(Excerpted text)
Slane Capital said last June that it would invest $3 million to develop the project for Better Retail, which planned to move its headquarters from Hamilton County while providing space for culinary startups.

Slane’s inability to secure bank financing combined with ongoing environmental-contamination issues plaguing the property at 1101 E. 16th St. killed the deal, said Gerry Hays.

Brothers Gerry and Geff Hays operate both Slane Capital, a startup investment firm, and Better Retail, which invents and produces products and technologies for grocery retailers.

Slane Capital was set to receive a $1.3 million grant from the U.S. Department of Housing and Urban Development, administered through the city, to help with redevelopment costs.

But the environmental issues made it difficult for Slane to find additional funding, especially since Slane has no track record as a developer, Hays said.   

“The city and King Park need to move the grant money or there are repercussions from HUD,” he said. “It just wasn’t’ going to move fast enough for what the city needed.”

Work on the three-story, 30,000-square-foot building and a smaller accompanying structure was expected to start in August, with completion expected this year.

King Park stepped in to buy the building in January from a local group for $305,000 and now is seeking proposals to redevelop the property, said Steven Meyer, executive director of the community development corporation.

“Because of the deadline put on us by the grant, we notified Slane that we would have to find another partner to finish the project,” Meyer said.

The CDC sent a request for information June 1 to developers that have expressed previous interest in the building and to those that are experienced in historic preservation.

“It’s a key part of the redevelopment of 16th Street,” Meyer said. “In order to save the building we needed to act as quickly as possible.”

King Park is using part of the grant money to replace the building’s roof and windows, and to complete masonry and tuck-pointing work. The repairs should be finished by Sept. 1.

King Park also will use $250,000 of the grant money to remove solvents from the soil and groundwater. The group will own the property at least through completion of the remediation, which is expected to take about two years, Meyer said.
(End Excerpted text)
(Dataset content)
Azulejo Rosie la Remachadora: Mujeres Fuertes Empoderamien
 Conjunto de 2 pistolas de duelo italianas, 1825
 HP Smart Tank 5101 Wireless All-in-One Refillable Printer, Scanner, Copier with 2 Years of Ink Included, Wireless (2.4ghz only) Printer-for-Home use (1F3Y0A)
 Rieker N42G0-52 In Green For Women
(End Dataset content)
How to complete this task = From the article about the 16th Street building redevelopment, copy word for word the passage starting at "King Park stepped" and ending at "community development corporation.".

Answer for the task =
King Park stepped in to buy the building in January from a local group for $305,000 and now is seeking proposals to redevelop the property, said Steven Meyer, executive director of the community development corporation.